▶ Source:
::::

The reactions of three leaders, Vladimir Putin, the Russian president, Barack Obama, the U.S. President and Chancellor Angela Merkel of Berlin, Federal Republic of Germany, can be easily framed in Timothy Coombs’s crisis response strategies.

4.1. Vladimir Putin – crisis response strategies

The most visible crisis responses strategies used by the Russian President focused on the denial strategy. Putin has consistently denied involvement in the Russian Ukrainian crisis. His speech seemed often conciliatory but without neglecting to demonize the protest movements and later on the authorities form Kiev. He even accused them of fascism and threatened the life of the ethnic Russians living in Ukraine.

We believe that we must have good relations with Ukraine and we have no territorial issues. See Ukraine as a good neighbor, but Russian speakers they wanted their right to be assured. Russians, like other minorities, have suffered from a constant political crisis for 20 years.” Vladimir Putin - March 18, 2014 (Russia Today)

We Crimea were stolen. Crimea has always been an integral part of Russia, the heart of its people. This link has been passed from generation to generation. (...) Crimea was given like a sack of potatoes”. Vladimir Putin - March 18, 2014 (Russia Today)

It is no need to send troops in Ukraine at the moment, but this possibility exists.” Vladimir Putin - March 4, 2014 (Russia Today)

There can be only a single assessment of what is happening in Kiev and Ukraine: it is an anti - constitutional coup, a takeover of power by force”. Vladimir Putin - March 4, 2014 (Russia Today)

It is extremely important to avoid the escalation of violence and to achieve a normalization of the situation in Ukraine as soon as possible.” Vladimir Putin - February 28, 2014 (AFP )

The strategy of denying and of diminishing the Russian involvement in the crisis in Ukraine was achieved by the three crisis communication tactics: attack, denial and justification. The Russian position is considered “trustworthy” by the attack on the Ukrainian post- Yanukovych authorities, described as fascist and anti-Russian. According to Putin, the Russian minority, especially that who is resident in Crimea, suffered neither during the crisis, nor previously. This minority is a relatively recent resident population in Crimea, after the Tatars depopulation action executed by Joseph Stalin, a few decades earlier, and the later colonization with ethnic Russians. In Ukraine there were no social problems between the Russian and Ukrainian ethnic populations during the crisis situation. The attack on Kiev and on the Western capitals is one of the tactics used by the Russian president in his political statements on the crisis in Ukraine, one of the arguments used being the “Kosovo precedent” justification rejected both by Berlin and Washington. The justification for the armed intervention to protect the ethnic Russians in Kiev come from non-existent threats. The evidence is used against Russia. It has violated not only the bilateral treaty with Ukraine, which specifies the number of Russian soldiers deployed in the Crimea, but also other international treaties which guaranteed the Ukrainian borders.

::::

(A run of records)
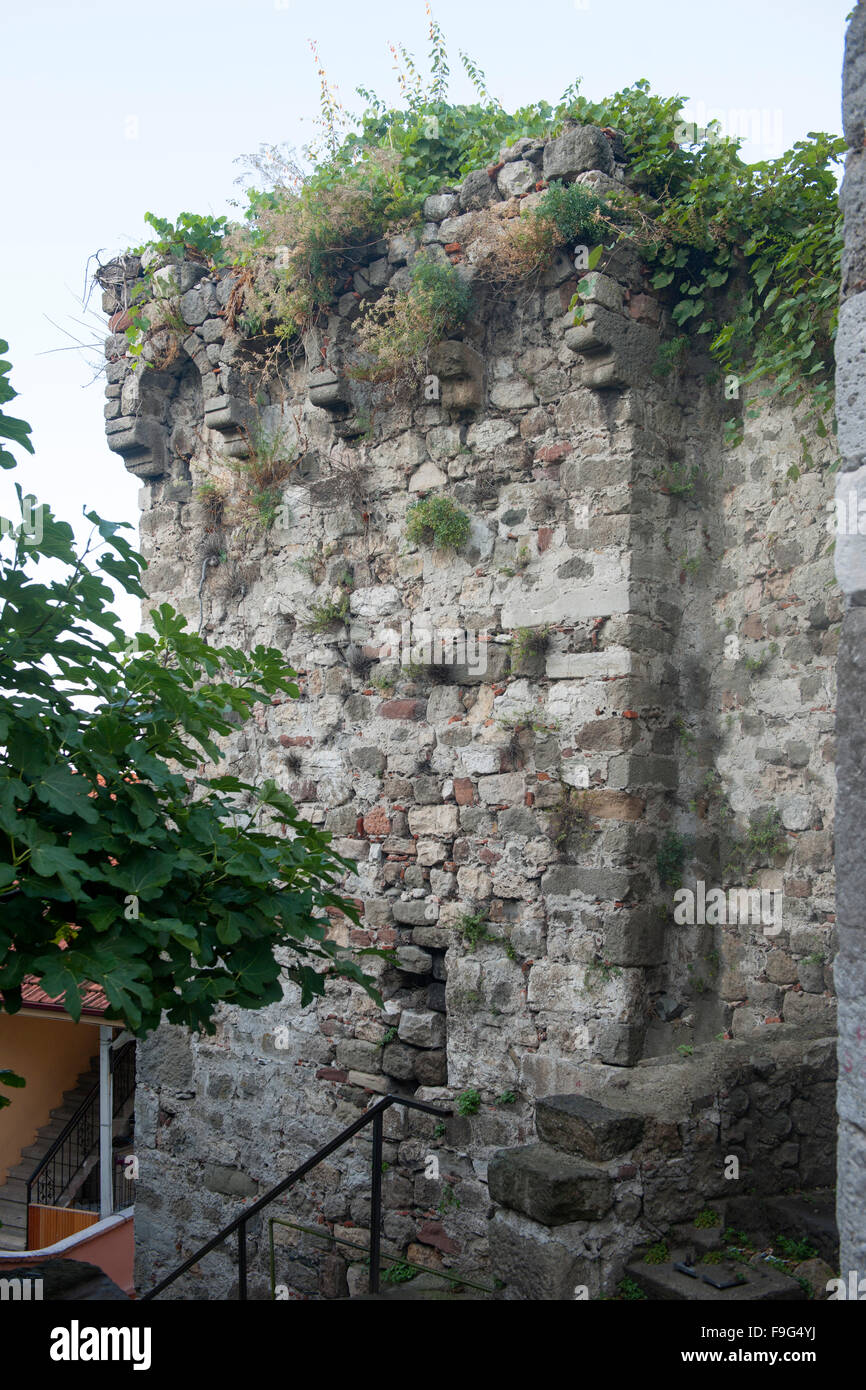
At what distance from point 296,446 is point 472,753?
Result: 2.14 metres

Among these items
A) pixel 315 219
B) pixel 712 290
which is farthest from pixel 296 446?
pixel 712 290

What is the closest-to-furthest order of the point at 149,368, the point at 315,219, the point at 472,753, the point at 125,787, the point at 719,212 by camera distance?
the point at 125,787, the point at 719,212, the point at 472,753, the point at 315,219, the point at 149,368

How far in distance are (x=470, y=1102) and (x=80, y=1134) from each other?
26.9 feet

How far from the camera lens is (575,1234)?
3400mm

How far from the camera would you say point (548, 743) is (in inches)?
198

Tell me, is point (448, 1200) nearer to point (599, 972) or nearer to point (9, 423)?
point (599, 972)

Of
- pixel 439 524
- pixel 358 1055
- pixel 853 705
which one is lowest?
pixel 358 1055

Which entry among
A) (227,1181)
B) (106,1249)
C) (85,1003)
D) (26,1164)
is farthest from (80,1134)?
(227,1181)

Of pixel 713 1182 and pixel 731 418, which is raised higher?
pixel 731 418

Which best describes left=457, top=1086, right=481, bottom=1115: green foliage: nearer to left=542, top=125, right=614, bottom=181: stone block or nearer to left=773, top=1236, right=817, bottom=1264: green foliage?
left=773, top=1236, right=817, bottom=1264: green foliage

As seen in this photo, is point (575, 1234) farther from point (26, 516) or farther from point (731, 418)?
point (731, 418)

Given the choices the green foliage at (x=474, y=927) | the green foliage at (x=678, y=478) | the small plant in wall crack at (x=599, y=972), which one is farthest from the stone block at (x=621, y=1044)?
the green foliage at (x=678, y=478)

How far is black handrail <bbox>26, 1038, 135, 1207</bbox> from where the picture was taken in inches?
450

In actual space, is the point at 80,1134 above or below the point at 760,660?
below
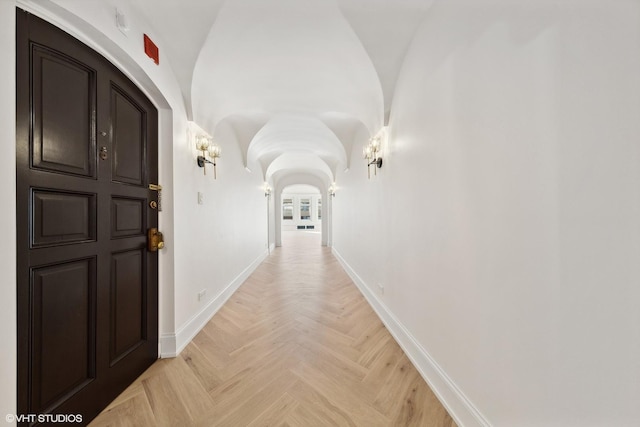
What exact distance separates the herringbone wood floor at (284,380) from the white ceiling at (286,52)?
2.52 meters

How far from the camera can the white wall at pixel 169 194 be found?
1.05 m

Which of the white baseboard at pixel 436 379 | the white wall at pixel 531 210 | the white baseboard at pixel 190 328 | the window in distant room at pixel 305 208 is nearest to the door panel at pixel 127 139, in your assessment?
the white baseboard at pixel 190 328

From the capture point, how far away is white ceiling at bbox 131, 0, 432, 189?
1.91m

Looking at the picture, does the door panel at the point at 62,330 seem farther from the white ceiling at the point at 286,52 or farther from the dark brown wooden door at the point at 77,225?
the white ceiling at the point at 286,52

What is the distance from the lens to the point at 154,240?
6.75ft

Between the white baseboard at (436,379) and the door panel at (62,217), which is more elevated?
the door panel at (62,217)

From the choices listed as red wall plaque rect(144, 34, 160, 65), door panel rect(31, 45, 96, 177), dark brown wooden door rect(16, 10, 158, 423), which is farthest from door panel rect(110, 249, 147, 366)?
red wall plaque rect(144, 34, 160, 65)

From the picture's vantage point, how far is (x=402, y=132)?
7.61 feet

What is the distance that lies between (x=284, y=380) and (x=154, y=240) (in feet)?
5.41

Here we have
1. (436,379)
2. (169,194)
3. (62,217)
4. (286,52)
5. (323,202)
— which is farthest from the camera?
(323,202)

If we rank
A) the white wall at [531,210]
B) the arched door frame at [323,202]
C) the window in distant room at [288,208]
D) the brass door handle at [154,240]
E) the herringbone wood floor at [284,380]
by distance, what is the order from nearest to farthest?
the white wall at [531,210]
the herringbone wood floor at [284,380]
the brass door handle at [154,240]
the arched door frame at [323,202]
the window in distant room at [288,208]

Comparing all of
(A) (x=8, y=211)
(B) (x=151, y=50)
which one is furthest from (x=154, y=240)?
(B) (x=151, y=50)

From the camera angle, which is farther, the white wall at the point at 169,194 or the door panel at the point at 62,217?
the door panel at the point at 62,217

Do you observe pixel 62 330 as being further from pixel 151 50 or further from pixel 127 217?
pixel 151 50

::::

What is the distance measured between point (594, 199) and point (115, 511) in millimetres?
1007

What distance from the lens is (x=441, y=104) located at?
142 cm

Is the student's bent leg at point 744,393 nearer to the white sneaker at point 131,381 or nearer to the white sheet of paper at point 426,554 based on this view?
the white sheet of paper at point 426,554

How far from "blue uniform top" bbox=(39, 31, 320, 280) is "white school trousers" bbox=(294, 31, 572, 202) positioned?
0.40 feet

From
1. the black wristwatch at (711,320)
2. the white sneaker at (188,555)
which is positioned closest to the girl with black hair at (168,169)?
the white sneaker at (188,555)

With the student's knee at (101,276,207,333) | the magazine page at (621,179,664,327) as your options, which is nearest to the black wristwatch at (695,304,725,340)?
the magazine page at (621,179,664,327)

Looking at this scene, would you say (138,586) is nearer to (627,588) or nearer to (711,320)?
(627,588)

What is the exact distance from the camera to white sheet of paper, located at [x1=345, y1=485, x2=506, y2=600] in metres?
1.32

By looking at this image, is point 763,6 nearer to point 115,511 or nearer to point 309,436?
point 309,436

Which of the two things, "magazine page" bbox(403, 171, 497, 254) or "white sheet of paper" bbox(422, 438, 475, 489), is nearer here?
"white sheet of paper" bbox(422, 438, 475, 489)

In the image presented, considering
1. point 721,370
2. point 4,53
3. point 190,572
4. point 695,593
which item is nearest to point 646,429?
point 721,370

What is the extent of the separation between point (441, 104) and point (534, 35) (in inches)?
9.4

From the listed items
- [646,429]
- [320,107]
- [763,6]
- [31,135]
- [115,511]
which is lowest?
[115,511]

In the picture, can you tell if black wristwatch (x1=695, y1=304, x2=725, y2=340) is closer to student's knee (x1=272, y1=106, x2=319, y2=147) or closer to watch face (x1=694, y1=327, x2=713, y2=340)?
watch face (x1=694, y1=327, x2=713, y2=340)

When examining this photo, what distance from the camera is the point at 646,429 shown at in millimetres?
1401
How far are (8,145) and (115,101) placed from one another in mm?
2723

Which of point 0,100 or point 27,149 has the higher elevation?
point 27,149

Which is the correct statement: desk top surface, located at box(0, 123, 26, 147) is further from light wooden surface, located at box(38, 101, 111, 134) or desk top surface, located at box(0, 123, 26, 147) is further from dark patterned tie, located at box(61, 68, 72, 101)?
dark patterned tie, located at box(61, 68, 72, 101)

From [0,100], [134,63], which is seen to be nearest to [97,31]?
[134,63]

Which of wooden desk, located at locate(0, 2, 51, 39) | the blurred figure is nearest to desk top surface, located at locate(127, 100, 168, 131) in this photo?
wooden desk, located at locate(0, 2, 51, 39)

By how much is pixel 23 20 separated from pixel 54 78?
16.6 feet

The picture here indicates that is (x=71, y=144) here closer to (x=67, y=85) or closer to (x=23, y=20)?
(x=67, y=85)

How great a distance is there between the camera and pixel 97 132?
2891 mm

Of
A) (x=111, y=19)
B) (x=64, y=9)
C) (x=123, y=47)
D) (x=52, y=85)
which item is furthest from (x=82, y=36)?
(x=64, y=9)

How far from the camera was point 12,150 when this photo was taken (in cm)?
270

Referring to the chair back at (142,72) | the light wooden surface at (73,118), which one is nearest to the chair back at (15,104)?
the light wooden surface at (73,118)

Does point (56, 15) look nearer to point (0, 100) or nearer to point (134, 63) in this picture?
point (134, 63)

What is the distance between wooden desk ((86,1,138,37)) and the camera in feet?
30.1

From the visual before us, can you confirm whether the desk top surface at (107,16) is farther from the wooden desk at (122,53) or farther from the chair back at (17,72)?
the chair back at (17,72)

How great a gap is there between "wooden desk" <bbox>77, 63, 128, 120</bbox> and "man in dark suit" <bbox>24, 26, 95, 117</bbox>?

::::

▶ What this exercise asks:
(A) Reproduce the passage on crisis response strategies, starting with "4.1. Vladimir Putin" and going on through "living in Ukraine.".
(B) According to the passage on crisis response strategies, which crisis communication tactics did Putin use to deny and diminish Russian involvement in Ukraine? List all of them.
(C) Write the next part of the passage on the three leaders' crisis response strategies, picking up after its final sentence.

▶ Answers provided:
(A)
4.1. Vladimir Putin – crisis response strategies

The most visible crisis responses strategies used by the Russian President focused on the denial strategy. Putin has consistently denied involvement in the Russian Ukrainian crisis. His speech seemed often conciliatory but without neglecting to demonize the protest movements and later on the authorities form Kiev. He even accused them of fascism and threatened the life of the ethnic Russians living in Ukraine.

(B)
attack
denial
justification

(C)
4.2. Barack Obama – Crisis Response Strategies

In contrast to the Russian president, the U.S. President used a completely different crisis communication strategy. Barack Obama prefers to mainly apply a diminish strategy.

“…Russia violates international law. I know that President Putin has apparently (...) a different interpretation, but in my opinion (these arguments) is not fooling anyone. There have been some reports that President Putin reflects on what happened. Everyone recognizes that although Russia has legitimate interests in what happens in a neighboring country, this does not give the right to use force to exert influence in this country.” - Barack Obama, March 4, 2014 ( Hotnews )

America’s got a whole lot of Challenges.” “But Russia”, he added, “Is a regional power is threatening some of immediate neighbors, but not out of strength out of weakness. We [the U.S.] have considerable influence on our neighbors. We do not need them to invade in order to have a strong co-operative relationship with them.” - Barack Obama, March 26, 2014 (The Independent)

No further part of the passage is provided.